** start of THE INPUT **

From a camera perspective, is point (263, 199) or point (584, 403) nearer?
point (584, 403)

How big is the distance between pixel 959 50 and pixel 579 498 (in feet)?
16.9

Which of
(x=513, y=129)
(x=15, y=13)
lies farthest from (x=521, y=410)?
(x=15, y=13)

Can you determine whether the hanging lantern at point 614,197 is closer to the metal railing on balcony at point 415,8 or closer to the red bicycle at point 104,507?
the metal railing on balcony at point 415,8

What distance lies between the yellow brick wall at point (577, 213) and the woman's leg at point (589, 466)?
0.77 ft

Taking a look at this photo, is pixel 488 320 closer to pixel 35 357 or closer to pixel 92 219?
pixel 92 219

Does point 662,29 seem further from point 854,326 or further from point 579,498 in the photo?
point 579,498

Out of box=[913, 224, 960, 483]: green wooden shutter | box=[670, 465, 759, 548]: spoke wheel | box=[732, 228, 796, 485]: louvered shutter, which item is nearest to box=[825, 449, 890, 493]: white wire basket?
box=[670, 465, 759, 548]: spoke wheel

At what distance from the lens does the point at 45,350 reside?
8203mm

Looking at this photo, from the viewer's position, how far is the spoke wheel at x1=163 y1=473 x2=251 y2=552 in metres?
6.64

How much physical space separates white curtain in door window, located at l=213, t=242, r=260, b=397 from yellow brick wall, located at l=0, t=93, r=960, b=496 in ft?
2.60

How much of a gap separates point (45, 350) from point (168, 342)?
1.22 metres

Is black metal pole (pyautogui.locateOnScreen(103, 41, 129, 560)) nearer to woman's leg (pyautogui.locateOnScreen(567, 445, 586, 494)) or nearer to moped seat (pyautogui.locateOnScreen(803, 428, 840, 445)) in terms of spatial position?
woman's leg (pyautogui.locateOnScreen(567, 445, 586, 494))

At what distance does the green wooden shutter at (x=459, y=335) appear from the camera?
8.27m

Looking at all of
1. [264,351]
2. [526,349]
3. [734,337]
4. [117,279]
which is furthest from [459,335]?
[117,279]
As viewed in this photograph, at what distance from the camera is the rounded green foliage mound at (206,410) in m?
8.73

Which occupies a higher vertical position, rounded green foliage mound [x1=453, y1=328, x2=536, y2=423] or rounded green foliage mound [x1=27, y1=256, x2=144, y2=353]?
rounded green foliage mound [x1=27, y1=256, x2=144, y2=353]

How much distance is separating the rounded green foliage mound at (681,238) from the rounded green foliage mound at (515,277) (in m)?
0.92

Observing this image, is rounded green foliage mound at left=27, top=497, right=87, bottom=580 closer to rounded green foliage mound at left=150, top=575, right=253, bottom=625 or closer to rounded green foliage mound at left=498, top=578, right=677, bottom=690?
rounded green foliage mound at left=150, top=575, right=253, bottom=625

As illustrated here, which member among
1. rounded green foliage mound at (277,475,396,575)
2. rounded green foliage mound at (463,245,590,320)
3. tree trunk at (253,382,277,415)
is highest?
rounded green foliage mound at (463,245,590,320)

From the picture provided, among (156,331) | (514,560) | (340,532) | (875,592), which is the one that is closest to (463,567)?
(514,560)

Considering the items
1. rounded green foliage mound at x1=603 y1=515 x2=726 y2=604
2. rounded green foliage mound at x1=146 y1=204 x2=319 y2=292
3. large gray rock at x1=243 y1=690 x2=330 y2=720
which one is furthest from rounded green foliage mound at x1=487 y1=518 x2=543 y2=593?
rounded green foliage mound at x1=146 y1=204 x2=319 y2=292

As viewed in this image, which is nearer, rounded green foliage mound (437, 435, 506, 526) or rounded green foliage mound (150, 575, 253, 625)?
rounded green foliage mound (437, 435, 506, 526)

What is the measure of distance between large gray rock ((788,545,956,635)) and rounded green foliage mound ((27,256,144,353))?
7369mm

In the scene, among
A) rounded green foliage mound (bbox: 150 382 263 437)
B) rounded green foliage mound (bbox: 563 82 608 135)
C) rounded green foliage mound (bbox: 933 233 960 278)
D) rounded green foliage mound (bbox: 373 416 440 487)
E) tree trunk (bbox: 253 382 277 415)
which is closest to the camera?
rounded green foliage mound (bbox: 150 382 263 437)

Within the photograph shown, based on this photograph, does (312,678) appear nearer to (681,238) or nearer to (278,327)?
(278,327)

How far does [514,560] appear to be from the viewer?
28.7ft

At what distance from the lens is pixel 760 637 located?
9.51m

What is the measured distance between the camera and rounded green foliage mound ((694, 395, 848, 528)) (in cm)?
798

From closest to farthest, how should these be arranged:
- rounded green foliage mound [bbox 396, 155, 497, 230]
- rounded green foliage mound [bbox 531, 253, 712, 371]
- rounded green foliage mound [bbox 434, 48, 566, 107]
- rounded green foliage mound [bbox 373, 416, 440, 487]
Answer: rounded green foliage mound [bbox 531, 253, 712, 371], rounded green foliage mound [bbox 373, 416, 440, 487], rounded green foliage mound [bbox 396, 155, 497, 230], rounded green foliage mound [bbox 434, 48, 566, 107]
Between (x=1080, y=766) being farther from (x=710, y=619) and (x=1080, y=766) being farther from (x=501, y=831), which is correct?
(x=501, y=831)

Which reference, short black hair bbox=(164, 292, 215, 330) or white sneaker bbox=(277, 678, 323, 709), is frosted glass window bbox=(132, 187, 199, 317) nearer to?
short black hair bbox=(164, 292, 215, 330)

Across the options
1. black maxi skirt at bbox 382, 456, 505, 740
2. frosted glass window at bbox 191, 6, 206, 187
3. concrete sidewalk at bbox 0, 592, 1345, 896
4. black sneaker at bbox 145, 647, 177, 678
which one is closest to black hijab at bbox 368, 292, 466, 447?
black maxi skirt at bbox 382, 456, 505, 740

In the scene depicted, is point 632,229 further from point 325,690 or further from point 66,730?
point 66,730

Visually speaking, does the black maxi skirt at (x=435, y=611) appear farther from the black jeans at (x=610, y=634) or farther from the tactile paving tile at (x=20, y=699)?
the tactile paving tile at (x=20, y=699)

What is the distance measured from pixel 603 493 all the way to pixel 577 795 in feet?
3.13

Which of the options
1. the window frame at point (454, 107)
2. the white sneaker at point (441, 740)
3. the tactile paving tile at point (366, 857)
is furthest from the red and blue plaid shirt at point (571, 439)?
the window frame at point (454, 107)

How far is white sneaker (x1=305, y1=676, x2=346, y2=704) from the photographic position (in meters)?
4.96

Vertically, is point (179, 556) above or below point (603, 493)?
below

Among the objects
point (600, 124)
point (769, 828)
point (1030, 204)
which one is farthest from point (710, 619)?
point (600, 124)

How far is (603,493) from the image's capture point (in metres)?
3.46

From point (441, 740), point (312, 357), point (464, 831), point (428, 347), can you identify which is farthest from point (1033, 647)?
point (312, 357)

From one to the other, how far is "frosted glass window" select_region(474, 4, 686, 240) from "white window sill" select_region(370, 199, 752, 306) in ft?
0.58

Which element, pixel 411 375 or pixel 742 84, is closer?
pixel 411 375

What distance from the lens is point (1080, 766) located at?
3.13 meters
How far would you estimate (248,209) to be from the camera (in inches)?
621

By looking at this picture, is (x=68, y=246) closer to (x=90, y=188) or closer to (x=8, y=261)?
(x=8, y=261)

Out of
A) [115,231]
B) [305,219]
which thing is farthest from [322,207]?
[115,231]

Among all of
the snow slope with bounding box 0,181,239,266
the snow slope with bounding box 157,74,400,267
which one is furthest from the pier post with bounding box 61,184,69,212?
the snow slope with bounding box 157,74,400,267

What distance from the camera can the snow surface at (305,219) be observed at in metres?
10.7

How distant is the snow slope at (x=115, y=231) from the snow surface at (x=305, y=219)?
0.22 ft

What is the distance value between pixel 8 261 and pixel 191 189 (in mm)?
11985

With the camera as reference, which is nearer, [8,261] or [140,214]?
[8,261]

** end of THE INPUT **

EXERCISE DIRECTIONS - Reproduce the items above word for word, starting at the line containing "How far is (603,493)" and running through the last line of the items, with both ends included.

THE OUTPUT -
How far is (603,493) from the image's capture point (in metres)?
3.46

From point (441, 740), point (312, 357), point (464, 831), point (428, 347), can you identify which is farthest from point (1033, 647)?
point (312, 357)

From one to the other, how far is "frosted glass window" select_region(474, 4, 686, 240) from "white window sill" select_region(370, 199, 752, 306) in ft?
0.58

Which element, pixel 411 375 or pixel 742 84, is closer?
pixel 411 375

What distance from the lens is point (1080, 766) located at?
3.13 meters
How far would you estimate (248,209) to be from the camera (in inches)?
621

By looking at this picture, is (x=68, y=246) closer to (x=90, y=188) or closer to (x=8, y=261)?
(x=8, y=261)

Out of
A) [115,231]
B) [305,219]
which thing is farthest from [322,207]?
[115,231]

Among all of
the snow slope with bounding box 0,181,239,266
the snow slope with bounding box 157,74,400,267
which one is furthest from the pier post with bounding box 61,184,69,212?
the snow slope with bounding box 157,74,400,267

What distance from the camera can the snow surface at (305,219) be observed at in metres?
10.7

How distant is the snow slope at (x=115, y=231) from the snow surface at (x=305, y=219)?
0.22 ft

What is the distance value between pixel 8 261 and pixel 191 189 (in mm)?
11985

With the camera as reference, which is nearer, [8,261] or [140,214]?
[8,261]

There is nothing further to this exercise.